Where sneering fails is with peers. With those people who, no matter how hard you try to get them to see that you are better than them, simply don't or won't. They just think you are obnoxious. Which is why when JRM lay languidly across the green benches in Westminster, looking deliberately bored during debates last week, he was met with furious cries of "Sit up, man". It wasn't seen as superiority. It was seen as the pathetic posturing and rudeness that it was by other MPs who do not believe JRM is anything special - quite the opposite, in fact.
Ian Dunt described his behaviour as "spaffed off, mock-Shakespearean juvenilia". Another pundit asked: "How can you live your whole life as this absurd cosplay Wodehouse aristocrat?" And Liz Kendall, Labour MP for Leicester, noted that Rees-Mogg was visibly enraging the very Tory MPs he should have been trying to persuade to back the government. Sneering doesn't work with peers and JRM was a liability to the UK government last week.

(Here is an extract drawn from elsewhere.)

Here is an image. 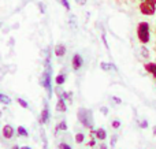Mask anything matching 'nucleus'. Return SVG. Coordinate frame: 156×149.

His eccentric arrogance hardened the Tory rebels. Peers are not impressed by faux pre-eminence.
And, of course, another place where the British come up against peers is in the EU. The French, the Germans, the Spanish, they don't believe the UK is superior to them and all the sneering - and let's face it, there has been much sneering in Europe - will do little to expedite a solution to the Brexit mess such as a favourable withdrawal agreement or a workable trading arrangement.
Much like Rees-Mogg annoyed half the House of Commons (even the name, when you think about it, is eye-rollingly sad), Britain posturing like a farcical has-been on the world stage - insisting "I used to be somebody" - is not good tactics. It pushes people in the opposite direction. Deal with people as equals and they might be reasonable. Insult them with your egotism, and it will backfire.
Although considering it's part of the imperialist attitude that brought about Brexit in the first place and I'm only an Irish whippersnapper, who should actually be doffing the cap, it's hard to know if they'll take heed.